— PROVIDED PASSAGE —
■ ■ ■ ■ ■

For the base
- 5 oz. (140g) biscoff cookies
- 1/3 cup (70g) sugar
- pinch of salt
- 1/4 cup (55g) butter, melted and cooled
For the filling
- 21 oz. (600g) cream cheese, at room temperature
- 4 large eggs, at room temperature
- 1 cup (200g) sugar
- 1 tsp. vanilla extract
- 1 small organic lemon, zest and juice
- 1 organic lime, zest and juice
- zest of 1/2 organic orange
- 14 oz. (400g) sour cream
- 1 tbsp. sugar
- Preheat the oven to 350˚F (175°C). Line a 8 inch (20cm) springform tin with baking parchment and set aside.
- Melt the butter and set aside. Crush the biscoff cookies finely – either in a freezer bag with a rolling pin or in a food processor. Add sugar and salt and mix. Add the melted butter and mix until crumbles form. Transfer to the springform and press to the bottom. Bake for 10 minutes. Take out of the oven and let cool down a bit.

■ ■ ■ ■ ■

— EXCERPTED DATA —
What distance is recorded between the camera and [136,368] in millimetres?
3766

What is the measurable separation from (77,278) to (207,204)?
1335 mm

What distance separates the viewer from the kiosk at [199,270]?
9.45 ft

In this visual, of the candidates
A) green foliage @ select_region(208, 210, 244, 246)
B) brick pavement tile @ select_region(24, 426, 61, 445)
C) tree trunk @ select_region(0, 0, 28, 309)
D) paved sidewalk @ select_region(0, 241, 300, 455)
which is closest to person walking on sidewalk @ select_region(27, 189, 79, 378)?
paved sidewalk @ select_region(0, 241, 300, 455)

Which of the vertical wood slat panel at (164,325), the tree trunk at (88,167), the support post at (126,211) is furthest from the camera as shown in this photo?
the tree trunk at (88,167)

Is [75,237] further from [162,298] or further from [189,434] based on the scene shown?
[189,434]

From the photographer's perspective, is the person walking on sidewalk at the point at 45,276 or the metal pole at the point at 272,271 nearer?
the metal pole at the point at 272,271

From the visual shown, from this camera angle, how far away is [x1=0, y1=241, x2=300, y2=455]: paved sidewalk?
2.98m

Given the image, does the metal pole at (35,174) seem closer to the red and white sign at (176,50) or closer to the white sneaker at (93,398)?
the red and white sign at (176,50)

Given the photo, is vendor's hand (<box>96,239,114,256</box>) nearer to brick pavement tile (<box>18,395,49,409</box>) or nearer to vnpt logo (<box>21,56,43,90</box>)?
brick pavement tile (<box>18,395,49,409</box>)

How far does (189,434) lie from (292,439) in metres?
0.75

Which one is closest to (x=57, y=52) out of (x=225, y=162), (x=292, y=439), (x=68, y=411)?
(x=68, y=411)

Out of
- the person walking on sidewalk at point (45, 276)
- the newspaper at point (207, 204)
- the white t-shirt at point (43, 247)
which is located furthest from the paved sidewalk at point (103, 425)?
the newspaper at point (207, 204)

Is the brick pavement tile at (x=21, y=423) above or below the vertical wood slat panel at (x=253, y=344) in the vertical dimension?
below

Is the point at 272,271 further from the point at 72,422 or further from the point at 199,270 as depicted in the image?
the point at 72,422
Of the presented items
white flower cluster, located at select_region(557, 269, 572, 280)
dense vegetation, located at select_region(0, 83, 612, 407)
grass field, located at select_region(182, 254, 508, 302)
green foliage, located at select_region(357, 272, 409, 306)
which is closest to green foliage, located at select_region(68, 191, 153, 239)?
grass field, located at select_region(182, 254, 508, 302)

■ ■ ■ ■ ■

— EXERCISE OBJECTIVE —
Write out the stretch of the cheesecake recipe from "- Melt the butter" through "down a bit.", word for word. The data above comes from a different source than the cheesecake recipe.

— ANSWER TO THE TASK —
- Melt the butter and set aside. Crush the biscoff cookies finely – either in a freezer bag with a rolling pin or in a food processor. Add sugar and salt and mix. Add the melted butter and mix until crumbles form. Transfer to the springform and press to the bottom. Bake for 10 minutes. Take out of the oven and let cool down a bit.